The meatless burrito is one of the best things I have ever tasted.
“Isn't it wonderful?" Augusten asks.
I am seriously beginning to believe that in addition to being a witch, as he describes in Toil & Trouble,​ that Augusten is also a mind reader until he says, “I mean the murder. Isn't that wonderful?"
It is wonderful in the sense that I am delighted to discover that this is precisely how I expected one of my literary idols to behave. It all began with a hope to publish something other than what I forced my immediate family to read. When The Huffington Post​ picked up one of my essays, I thought I had reached the pinnacle of my publishing career.
“A significant percentage of me is Neanderthal," Augusten says, “according to a DNA test."

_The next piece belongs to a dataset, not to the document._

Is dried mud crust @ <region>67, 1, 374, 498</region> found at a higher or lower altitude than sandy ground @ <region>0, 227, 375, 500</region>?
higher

But here is the thing about dreams, they evolve. After I published the piece, and many others in The Huffington Post​, I set my goal on seeing my words in print and published an essay in The Boston Globe. After that, it grew into a desire to publish a piece in a literary magazine and then finally to write a book.
“A friend of mine, who never reads, told me I should read this book called The LIE," Augusten says.

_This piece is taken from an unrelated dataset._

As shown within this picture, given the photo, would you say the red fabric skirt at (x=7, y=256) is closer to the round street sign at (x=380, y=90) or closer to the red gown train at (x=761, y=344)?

After I finished writing my memoir, I sent a chapter to Dan Jones, who is the editor of Modern Love at The New York Times. Within 30 minutes of the publication of that essay​, Christopher Schelling, who, is both Augusten's husband AND his agent, contacted me.
I thought when my book was published that all of the hard work had been completed. However, looking back at all of the essays, interviews, podcasts, and readings​ that took place in the year proceeding publication, I can see pieces of me spread all over the globe.  
“This friend said that the writing in your book reminded her of me," Augusten adds.
This is it. I am dead, which is wonderful in the best possible way.